Lié au terrorisme international, et non à la situation politique locale
Indonésie: L’attentat de Djakarta va nuire à l’économie du pays, selon l’Eglise catholique
Djakarta, 10 septembre 2004 (Apic) «C’est une action du terrorisme international, qui n’est pas lié au contexte politique local. La situation pour les chrétiens en Indonésie ne change pas». C’est ce qu’a déclaré à l’agence catholique Fides un représentant de l’Eglise catholique à Djakarta, au lendemain de l’attentat contre l’ambassade d’Australie, qui a fait au moins neuf morts et 182 blessés.
«Le massacre s’est produit dix jours avant des élections présidentielles dans le pays. Il a causé la peur et la préoccupation chez les gens, surtout parce que l’on ne connaît pas encore les responsables du crime», a déclaré la source catholique de Fides.
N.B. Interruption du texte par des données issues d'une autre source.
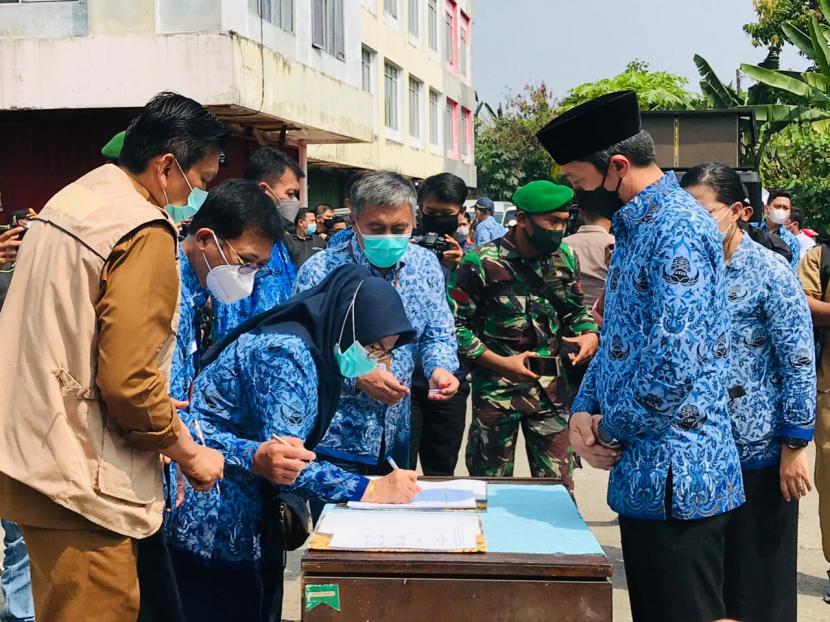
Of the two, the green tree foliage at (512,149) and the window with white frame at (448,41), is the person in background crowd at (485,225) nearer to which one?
the window with white frame at (448,41)

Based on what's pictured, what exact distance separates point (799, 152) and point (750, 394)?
61.8ft

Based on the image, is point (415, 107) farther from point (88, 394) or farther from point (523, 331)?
point (88, 394)

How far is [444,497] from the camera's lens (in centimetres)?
302

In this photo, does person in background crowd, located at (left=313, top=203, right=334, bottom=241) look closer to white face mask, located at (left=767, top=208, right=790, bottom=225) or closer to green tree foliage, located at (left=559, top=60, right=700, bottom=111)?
white face mask, located at (left=767, top=208, right=790, bottom=225)

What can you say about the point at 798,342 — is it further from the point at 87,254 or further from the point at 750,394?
the point at 87,254

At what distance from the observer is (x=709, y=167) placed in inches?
153

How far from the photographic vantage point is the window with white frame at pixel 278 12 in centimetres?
1310

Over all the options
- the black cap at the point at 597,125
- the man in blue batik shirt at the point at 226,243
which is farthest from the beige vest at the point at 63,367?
the black cap at the point at 597,125

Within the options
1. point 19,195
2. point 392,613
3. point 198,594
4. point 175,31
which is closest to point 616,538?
point 198,594

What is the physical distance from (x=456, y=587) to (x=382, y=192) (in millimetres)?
2213

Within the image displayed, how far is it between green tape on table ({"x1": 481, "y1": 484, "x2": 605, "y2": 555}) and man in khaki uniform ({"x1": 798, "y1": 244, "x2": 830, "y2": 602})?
2.15 m

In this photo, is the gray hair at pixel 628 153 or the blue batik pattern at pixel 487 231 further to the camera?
the blue batik pattern at pixel 487 231

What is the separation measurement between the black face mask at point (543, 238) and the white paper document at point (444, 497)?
1739 mm

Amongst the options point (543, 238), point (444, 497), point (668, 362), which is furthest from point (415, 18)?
point (668, 362)
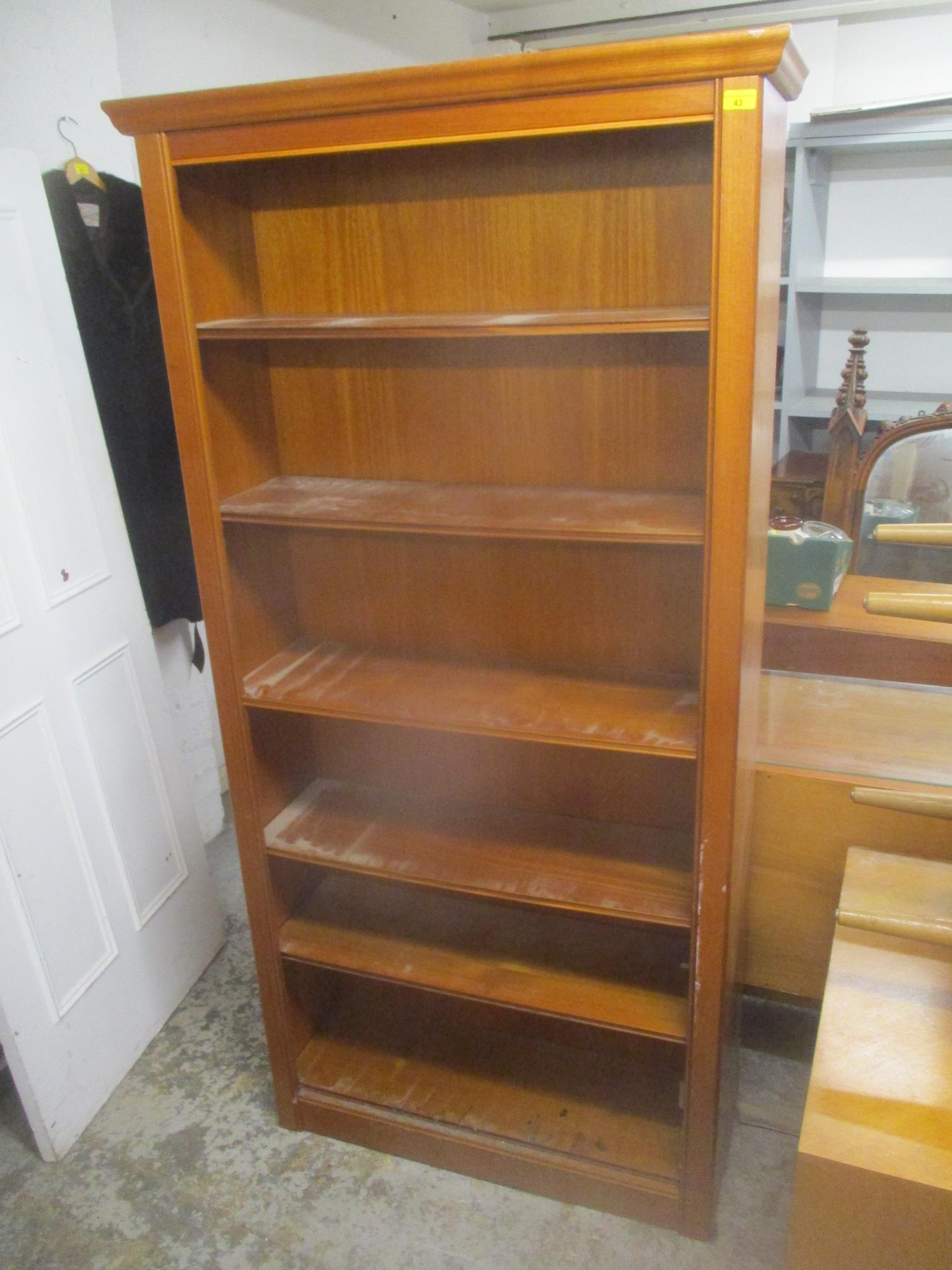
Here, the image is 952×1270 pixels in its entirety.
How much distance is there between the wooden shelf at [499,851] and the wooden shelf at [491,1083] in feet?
1.75

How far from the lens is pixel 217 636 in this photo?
61.4 inches

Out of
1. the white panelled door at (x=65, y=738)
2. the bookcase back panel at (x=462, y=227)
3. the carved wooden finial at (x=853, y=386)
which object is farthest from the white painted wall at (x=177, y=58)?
the carved wooden finial at (x=853, y=386)

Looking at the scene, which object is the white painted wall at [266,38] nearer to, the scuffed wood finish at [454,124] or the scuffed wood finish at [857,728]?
the scuffed wood finish at [454,124]

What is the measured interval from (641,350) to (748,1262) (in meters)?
1.53

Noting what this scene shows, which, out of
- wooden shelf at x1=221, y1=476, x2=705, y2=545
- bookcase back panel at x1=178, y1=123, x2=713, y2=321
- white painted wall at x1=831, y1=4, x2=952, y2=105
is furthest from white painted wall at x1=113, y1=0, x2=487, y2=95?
white painted wall at x1=831, y1=4, x2=952, y2=105

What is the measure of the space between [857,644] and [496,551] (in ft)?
2.44

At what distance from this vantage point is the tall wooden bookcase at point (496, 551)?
1.22 m

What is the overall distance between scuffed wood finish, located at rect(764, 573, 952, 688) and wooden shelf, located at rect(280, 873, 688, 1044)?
0.60 metres

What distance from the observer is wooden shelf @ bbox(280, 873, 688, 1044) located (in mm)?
1625

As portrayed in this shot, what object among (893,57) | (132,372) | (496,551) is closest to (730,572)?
(496,551)

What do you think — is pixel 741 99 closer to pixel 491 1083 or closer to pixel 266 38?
pixel 491 1083

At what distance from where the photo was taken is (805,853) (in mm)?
1666

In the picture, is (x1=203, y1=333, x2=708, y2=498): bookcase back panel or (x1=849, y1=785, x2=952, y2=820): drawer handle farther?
(x1=203, y1=333, x2=708, y2=498): bookcase back panel

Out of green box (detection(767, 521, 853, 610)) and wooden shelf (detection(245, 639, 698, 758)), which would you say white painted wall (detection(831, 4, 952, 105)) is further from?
wooden shelf (detection(245, 639, 698, 758))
«L’attentat ne semble pas tant lié au contexte politique local qu’au problème du terrorisme international. Il pourra avoir toutefois des répercussions sur la situation intérieure du pays: en particulier au plan économique, alors que l’Indonésie s’est à peine remise de la crise de 1998; mais aussi au plan politique, car le pays fait ses premiers pas sur la voie de la démocratie, avec les premières élections démocratiques dans l’histoire de l’Indonésie».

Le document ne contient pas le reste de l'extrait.